Combinatorial proof of fact about Eulerian numbers?
We identify the permutations of $1,2,\dots,p-1$ and the cyclic permutations $c=(c_0,\dots,c_{p-1})$ of $0,\dots,p-1$: if $c_k=0$, $c$ corresponds to $\pi(c):=(c_{k+1},c_{k+2},\dots,c_{k-1})$. There are $p-1$ cyclic permutations which are arithmetic progressions $(0,a,2a,\dots,(p-1)a)$, and other cyclic permutations are partitioned onto orbits of size $p$ of the action of $\mathbb{Z}_p$: $(c_0+a,c_1+a,\dots,c_{p-1}+a)$. The key fact is that in each group $C$ the corresponding permutations $\pi(c)$, $c\in C$, have the same number of ascents (example: for a cyclic permutation $01324$ the orbit contains also $12430$, $23041$, $34102$, $40213$, and permutations of $1234$ which are $1324$, $1243$, $4123$, $2341$, $2134$, all have 2 ascents.) The result follows after we also establish that the arithmetic progression $(a,2a,\dots,(p-1)a)$ (multiplication is taken modulo $p$) has exactly $p-1-a$ ascents.

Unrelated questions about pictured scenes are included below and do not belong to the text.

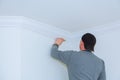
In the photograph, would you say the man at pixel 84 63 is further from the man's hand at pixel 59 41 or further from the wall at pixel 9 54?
the wall at pixel 9 54

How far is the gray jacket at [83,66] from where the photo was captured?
2295 mm

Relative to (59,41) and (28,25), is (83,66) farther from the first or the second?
(28,25)

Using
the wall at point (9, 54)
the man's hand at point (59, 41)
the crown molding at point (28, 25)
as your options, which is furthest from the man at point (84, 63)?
the wall at point (9, 54)

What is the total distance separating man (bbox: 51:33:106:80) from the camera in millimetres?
2299

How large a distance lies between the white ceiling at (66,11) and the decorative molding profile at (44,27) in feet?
0.18

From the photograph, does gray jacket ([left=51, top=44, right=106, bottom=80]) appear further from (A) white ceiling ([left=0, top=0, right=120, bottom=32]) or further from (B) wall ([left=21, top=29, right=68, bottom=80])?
(A) white ceiling ([left=0, top=0, right=120, bottom=32])

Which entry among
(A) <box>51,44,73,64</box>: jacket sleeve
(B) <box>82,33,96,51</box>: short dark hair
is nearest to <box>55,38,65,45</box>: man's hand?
(A) <box>51,44,73,64</box>: jacket sleeve

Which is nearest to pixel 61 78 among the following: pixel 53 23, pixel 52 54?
pixel 52 54

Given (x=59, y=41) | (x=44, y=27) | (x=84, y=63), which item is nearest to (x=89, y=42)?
(x=84, y=63)

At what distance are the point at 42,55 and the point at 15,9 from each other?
550 mm

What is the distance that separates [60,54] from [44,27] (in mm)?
321

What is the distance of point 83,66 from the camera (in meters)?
2.31

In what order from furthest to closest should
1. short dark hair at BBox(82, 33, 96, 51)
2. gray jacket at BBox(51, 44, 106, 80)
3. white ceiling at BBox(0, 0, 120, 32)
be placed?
short dark hair at BBox(82, 33, 96, 51), gray jacket at BBox(51, 44, 106, 80), white ceiling at BBox(0, 0, 120, 32)

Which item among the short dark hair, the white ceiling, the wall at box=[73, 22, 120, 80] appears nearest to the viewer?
the white ceiling
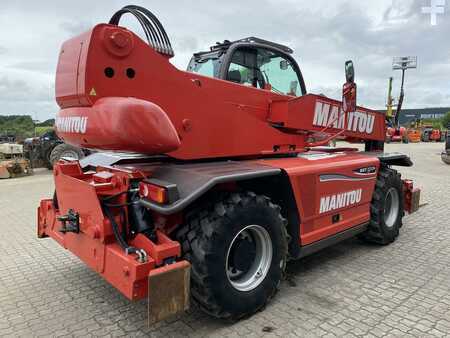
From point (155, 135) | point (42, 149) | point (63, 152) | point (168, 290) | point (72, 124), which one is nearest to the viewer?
point (168, 290)

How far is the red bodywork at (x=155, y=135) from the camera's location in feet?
9.48

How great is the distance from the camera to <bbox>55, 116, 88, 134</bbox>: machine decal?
10.2ft

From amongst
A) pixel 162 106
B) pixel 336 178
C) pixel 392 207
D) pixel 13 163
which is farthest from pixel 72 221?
pixel 13 163

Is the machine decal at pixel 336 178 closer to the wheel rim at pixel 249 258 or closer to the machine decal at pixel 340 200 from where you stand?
the machine decal at pixel 340 200

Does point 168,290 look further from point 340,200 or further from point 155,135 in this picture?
point 340,200

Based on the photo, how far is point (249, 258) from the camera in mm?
3451

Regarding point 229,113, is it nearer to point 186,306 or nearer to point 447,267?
point 186,306

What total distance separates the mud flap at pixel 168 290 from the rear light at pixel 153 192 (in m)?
0.50

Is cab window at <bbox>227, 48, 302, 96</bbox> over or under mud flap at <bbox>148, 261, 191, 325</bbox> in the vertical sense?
over

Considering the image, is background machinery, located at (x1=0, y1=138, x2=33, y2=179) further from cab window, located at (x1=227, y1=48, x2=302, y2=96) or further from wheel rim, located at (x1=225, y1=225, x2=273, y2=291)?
wheel rim, located at (x1=225, y1=225, x2=273, y2=291)

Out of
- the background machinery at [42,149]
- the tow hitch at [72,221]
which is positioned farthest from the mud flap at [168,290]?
the background machinery at [42,149]

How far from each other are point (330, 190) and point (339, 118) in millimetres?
1456

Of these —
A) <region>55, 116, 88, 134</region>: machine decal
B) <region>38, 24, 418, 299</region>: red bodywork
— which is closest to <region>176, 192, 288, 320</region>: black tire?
<region>38, 24, 418, 299</region>: red bodywork

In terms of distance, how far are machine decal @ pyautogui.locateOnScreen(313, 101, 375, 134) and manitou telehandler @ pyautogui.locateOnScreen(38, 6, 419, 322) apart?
23 centimetres
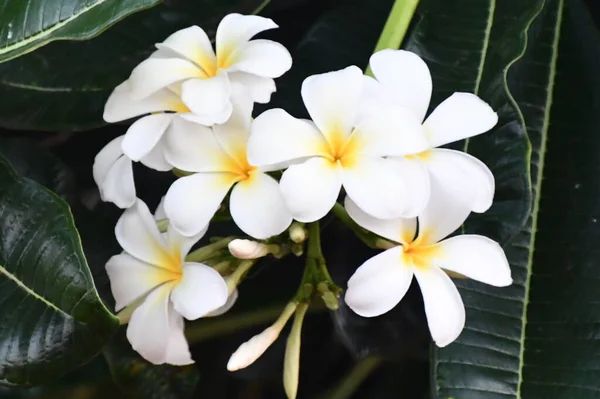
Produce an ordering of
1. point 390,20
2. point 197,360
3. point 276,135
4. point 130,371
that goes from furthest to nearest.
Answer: point 197,360
point 130,371
point 390,20
point 276,135

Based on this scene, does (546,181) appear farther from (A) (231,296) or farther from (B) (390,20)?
(A) (231,296)

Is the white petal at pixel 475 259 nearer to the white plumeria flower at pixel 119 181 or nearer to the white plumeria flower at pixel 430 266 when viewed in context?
the white plumeria flower at pixel 430 266

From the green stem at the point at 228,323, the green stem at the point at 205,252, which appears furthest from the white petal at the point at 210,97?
the green stem at the point at 228,323

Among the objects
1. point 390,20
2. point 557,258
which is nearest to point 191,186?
point 390,20

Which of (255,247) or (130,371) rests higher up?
(255,247)

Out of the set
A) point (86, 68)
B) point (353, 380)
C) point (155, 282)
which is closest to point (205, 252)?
point (155, 282)

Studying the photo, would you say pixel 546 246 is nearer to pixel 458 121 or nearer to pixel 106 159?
pixel 458 121
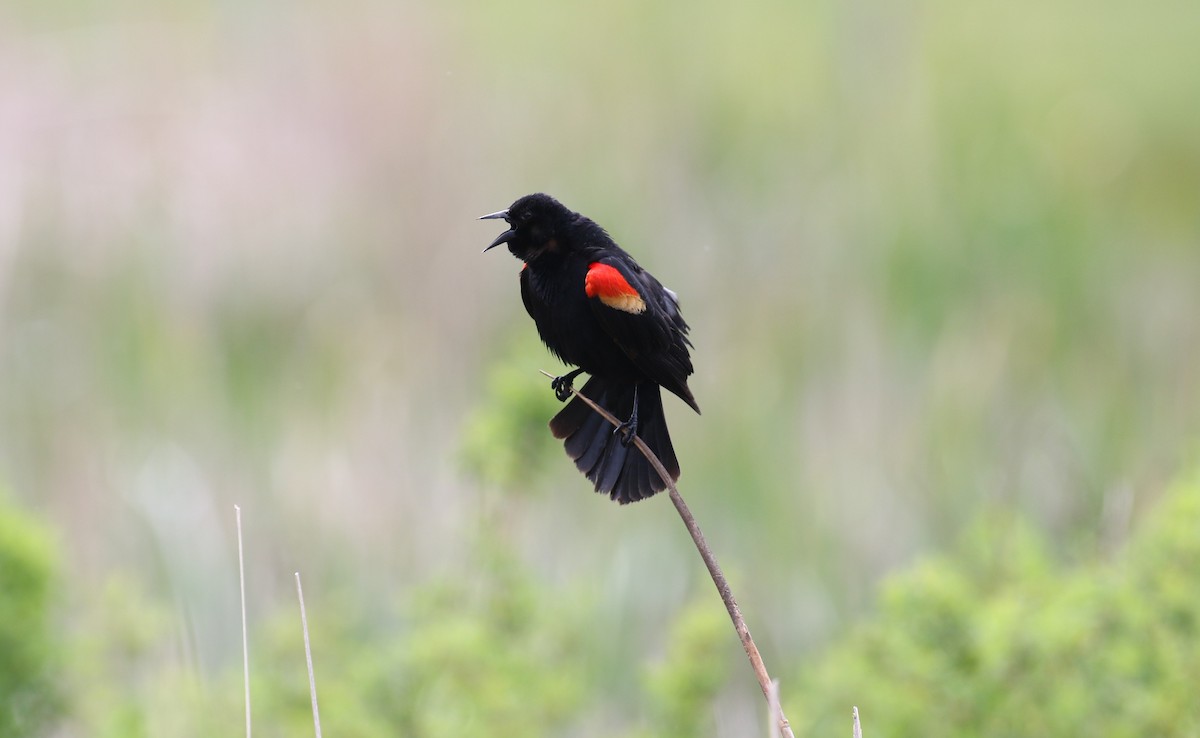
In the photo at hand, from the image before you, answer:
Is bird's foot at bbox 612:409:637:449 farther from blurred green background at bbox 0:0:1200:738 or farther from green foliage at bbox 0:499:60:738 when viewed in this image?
green foliage at bbox 0:499:60:738

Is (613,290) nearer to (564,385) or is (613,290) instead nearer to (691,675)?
(564,385)

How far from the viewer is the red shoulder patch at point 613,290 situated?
229 centimetres

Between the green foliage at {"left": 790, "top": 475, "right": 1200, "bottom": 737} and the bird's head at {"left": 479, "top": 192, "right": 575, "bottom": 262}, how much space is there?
1029 millimetres

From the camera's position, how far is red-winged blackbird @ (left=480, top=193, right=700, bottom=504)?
7.53 feet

You can use the closed-form expression from Wikipedia:
$$A(n,m)=\sum_{k=0}^{m+1} (-1)^k\dbinom{n+1}{k}(m+1-k)^n$$
At $k=0$ the binomial is $1$, and Fermat Little Theorem tells us the last expression is $1\pmod{p}$. All the other binomials are divisible by $n+1=p$.